Based on the history we assume that participating subjects don*t have an
allergy to PPD.
This means that they have never been exposed to PPD and subsequent never could
have been sensititized or that they have been exposed (very likely f.e. through
dye in clothing), but are tolerant to PPD and thus do not develop allergic
contact dermatitis.

Raman spectroscopie is a unique method to non-invasively study pharmacokinetics
of PPD in vivo.[21] Knowledge regarding penetration, distribution and
metabolism is necessary to unravel the to date unknown mechanism of
sensitization to PPD. When more knowledge on the pathway of sensitization in
present, we may react to the field of prevention as well as the field of
treatment. For the future, this may contribute to decreasing the prevalence of
allergic contact dermatitis to PPD in the general population. In terms of these
interests, we consider the negligible risks acceptable. Furthermore,
application of the 1%PPD patchtest, needed for this experiment, is being used
as a general diagnostic tool on a considerable amount of subjects of the
dermatology department.[12] PPD has been included in the European Standard
Series (a series with several, common contact allergens) which has been
selected after extensive consideration and repeated evaluation by the European
Society of Contact Dermatitis. [13] An allergen is being tested in a
concentration that maximizes the number of sensitized subjects being detected,
while the risk of active sensitization is as low as possible.[14] Scientific
studies show that patch testing with PPD on subjects which have not been
sensitized prior to the test, or which only showed one positive reaction, do
not cause active sensitization and can be can be performed with minimal risk.

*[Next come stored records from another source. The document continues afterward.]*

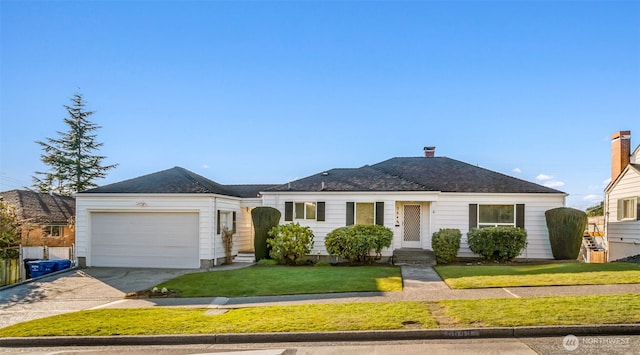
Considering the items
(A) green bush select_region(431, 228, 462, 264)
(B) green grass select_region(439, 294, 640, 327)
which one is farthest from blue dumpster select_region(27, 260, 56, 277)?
(B) green grass select_region(439, 294, 640, 327)

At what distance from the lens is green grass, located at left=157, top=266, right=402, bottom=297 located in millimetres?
13195

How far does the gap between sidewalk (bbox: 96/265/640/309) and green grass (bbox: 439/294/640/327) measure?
0.93 m

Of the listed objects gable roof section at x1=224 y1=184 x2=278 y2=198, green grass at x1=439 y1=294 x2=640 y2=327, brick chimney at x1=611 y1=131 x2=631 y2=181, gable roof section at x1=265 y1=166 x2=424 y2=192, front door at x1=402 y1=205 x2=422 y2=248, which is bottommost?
green grass at x1=439 y1=294 x2=640 y2=327

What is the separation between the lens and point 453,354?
6953 mm

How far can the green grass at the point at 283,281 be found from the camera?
13195mm

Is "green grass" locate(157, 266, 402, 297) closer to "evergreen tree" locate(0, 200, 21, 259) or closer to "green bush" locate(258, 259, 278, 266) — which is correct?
"green bush" locate(258, 259, 278, 266)

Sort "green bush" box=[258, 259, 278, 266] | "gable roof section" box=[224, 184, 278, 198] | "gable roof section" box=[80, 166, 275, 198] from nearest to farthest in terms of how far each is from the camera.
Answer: "green bush" box=[258, 259, 278, 266] < "gable roof section" box=[80, 166, 275, 198] < "gable roof section" box=[224, 184, 278, 198]

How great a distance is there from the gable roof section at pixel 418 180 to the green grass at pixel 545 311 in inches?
412

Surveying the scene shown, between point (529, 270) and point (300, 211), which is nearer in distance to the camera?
point (529, 270)

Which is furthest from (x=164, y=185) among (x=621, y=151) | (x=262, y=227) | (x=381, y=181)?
(x=621, y=151)

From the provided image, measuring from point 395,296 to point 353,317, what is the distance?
2.85 m

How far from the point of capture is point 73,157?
43.5 metres

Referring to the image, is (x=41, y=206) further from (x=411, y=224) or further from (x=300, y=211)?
→ (x=411, y=224)

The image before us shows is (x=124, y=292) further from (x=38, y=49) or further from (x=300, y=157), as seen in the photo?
(x=300, y=157)
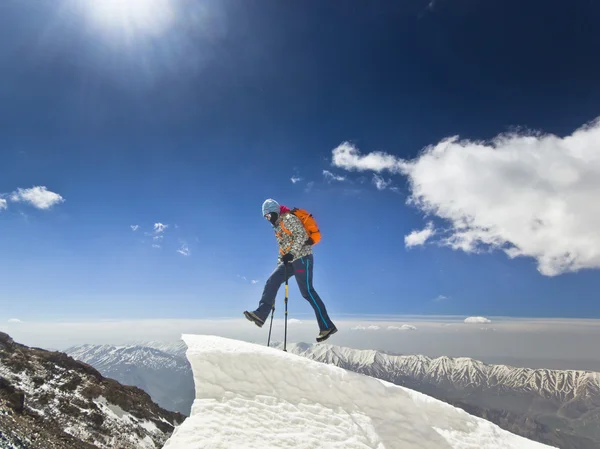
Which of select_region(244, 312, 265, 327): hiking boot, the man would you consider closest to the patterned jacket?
the man

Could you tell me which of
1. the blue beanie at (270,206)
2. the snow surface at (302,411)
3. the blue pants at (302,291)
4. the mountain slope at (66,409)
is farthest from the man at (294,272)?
the mountain slope at (66,409)

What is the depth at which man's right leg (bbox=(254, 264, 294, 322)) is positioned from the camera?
9.78 meters

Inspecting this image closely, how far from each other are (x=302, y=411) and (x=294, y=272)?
4.20 meters

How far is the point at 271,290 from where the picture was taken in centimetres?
989

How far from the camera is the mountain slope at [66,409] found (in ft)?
17.8

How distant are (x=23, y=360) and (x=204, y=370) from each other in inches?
306

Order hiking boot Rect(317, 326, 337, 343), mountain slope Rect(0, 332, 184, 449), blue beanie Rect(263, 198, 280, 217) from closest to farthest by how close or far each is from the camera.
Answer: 1. mountain slope Rect(0, 332, 184, 449)
2. hiking boot Rect(317, 326, 337, 343)
3. blue beanie Rect(263, 198, 280, 217)

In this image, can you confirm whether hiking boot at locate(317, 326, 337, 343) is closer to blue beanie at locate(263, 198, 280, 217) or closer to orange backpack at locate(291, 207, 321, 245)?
orange backpack at locate(291, 207, 321, 245)

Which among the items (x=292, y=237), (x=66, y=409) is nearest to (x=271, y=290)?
(x=292, y=237)

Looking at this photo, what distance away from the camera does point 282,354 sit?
7598 mm

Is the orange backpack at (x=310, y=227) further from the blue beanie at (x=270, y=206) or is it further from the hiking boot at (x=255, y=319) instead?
the hiking boot at (x=255, y=319)

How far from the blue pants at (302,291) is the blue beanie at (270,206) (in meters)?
1.71

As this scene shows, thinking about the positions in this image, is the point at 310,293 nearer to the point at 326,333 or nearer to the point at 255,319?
the point at 326,333

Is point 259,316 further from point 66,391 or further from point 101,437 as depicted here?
point 66,391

[14,15] Furthermore, the dose to which subjects will be exposed (in regular
patch tests as well in this pilot study) is much lower than the dose in f.e.
hair dyeing. [16]


The objective of these experiments is to study the pharmacokinetics of PPD in
the skin. Using six healthy volunteers, allows us to get a clear image. For the
future, this may help to distract a protocol (optimal application times and
follow-up measurements) for experiments on other healthy volunteers and/or
sensitized patients, which then will be less time consuming.